In the above, i'm using the terminology of the Boost Concept Check Library.  #1 alone adds to the code maintenance burden, since as the "contract" evolves, you have to synchronize the checks with how you are actually using the object.  #2 alone doesn't ensure synchronization of your idea of the contract, with the classes you think are implementing it.  Nevertheless, there are still four separate bodies of code to synchronize: the archetype class, the concept checking code, the application class(es), and the application code that invokes these class(es).  The most straightforward (but not easiest) way to avoid this burden would be to

1. Write an archetype class, and make the compiler check the concept, using application code

I call this approach "declared archetypes."  It calls for a syntax for declaring that a particular concrete data type implements an archetype's interface.  This approach has implications for avoiding error-prone tedium.  A common case for templates is generic code for different kinds of numbers.  I've written a lot of code templated on "Scalar", which could be anything representing a real or complex number, and Ordinal, which represents an array index type.  It would be tedious to declare an archetype supporting all the different kinds of things one might like to do with a Scalar, for example.  It would at least have to include all of arithmetic, and all kinds of transcendental functions (such as trigonometric functions and logarithms).  That would be an awful lot of effort, especially since most people are only going to instantiate Scalar with "float" or "double".  (A few unlucky folks will make Scalar a complex number and discover all the places where the supposedly generic code was using less-than on Scalar!)

To avoid this tedium, the "concepts" proposal considered for addition to the C++ standard (but rejected) offered a shorthand for "aggregate archetypes."  You could say that Scalar is "FloatingPointLike" or that Ordinal is "SignedIntegralLike", and that would hopefully bring in the syntax that you want.  You could also "inherit" from archetypes to create your own.
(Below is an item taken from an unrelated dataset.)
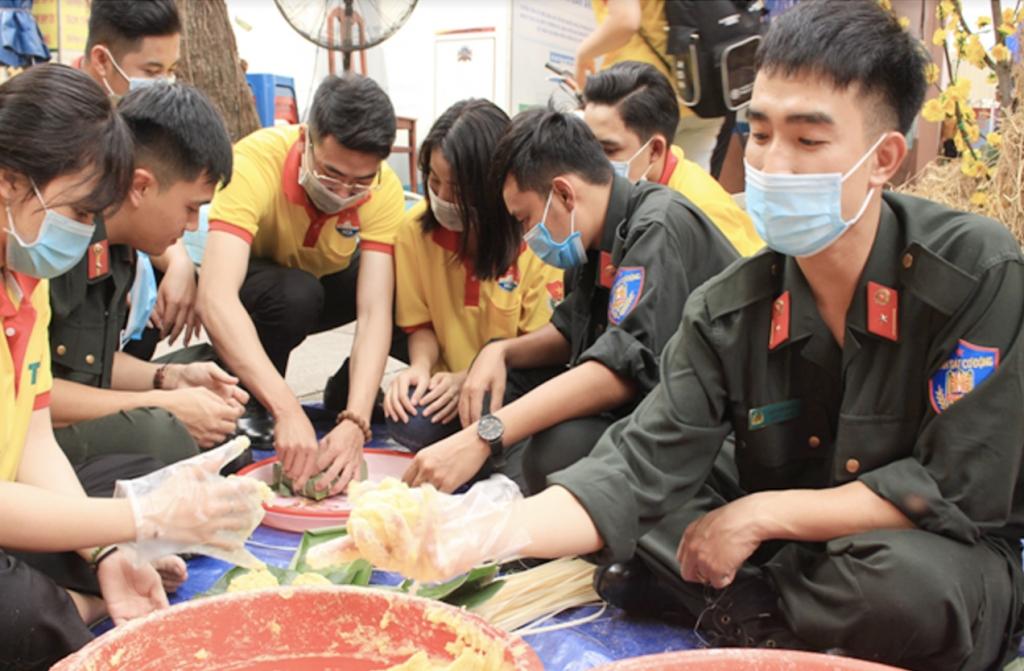 Từng chiếc bánh được người dân ở mọi tầng lớp, tham gia gói ghém để làm quà cho những người con xa quê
The trouble with this approach is that somebody has to write a huge library of arbitrarily named predefined archetypes.  Huge, because pretty much anything you might want to do with a "plain old data" type has to have its own concept.  Arbitrarily named, because somebody has to decide what "ArithmeticLike" means.  (Does it mean integers or real numbers?)  This path seems to call for abstract algebra, where you have semigroups and rings and fields of a certain characteristic, and all kinds of things that nonmathematicians don't want to understand.  (I'm convinced the main reason why people don't use Haskell more is because it's so hard to explain what a monad is, and why you want to know.) 

This is overkill because in most cases, programmers can accomplish their work without so much formality.  The ParaSail blog post alludes to the reason why:  "... when ad hoc matching is used, there is a presumption that the module formal (or target type) is very stable and new operations are not expected to be added to it."  The typical use case of C++ templates (for example) is for things that "look like double" or "look like int."  That suggests a second approach:

2. "Archetype by prototype" or "looks like type T"

If T is something simple like "double" or "int", then you save a lot of syntax and / or library writing.  If T is complicated, this forces you to write an archetype class, which is probably a good thing if T is complicated!  For the numerical linear algebra algorithms i write and maintain, this would help remind me whether an algorithm (that claims to be generic on a Scalar type) can handle complex numbers.  (Complex arithmetic changes linear algebra in subtle ways that don't only have to do with syntax.) 

This approach does not require special syntax for defining archetypes.  However, it might still be nice to have such a syntax, and also to have a small library of archetype classes.  I could see this being useful for iterators, for example.

"Archetype by prototype" would impose requirements "lazily," much like users of C++ template metaprogramming expect.  The "actual archetype" would consist only of those operations with the concrete datatype that are actually written in code.  For example, if you never ask for the cosine of a Scalar, you don't need to have an implementation of cosine that takes a Scalar argument.  It would be nice to have some development environment support for "extracting" the "actual archetype."  C++ compilers do some of this already in their error messages, if you have the patience to read them (after about a page of compiler backtrace, you get something like "no implementation of cos(Scalar) exists for Scalar = YourType").

In summary, i propose "archetype by prototype" as an alternative to "concepts" for making compile-time polymorphism more usable.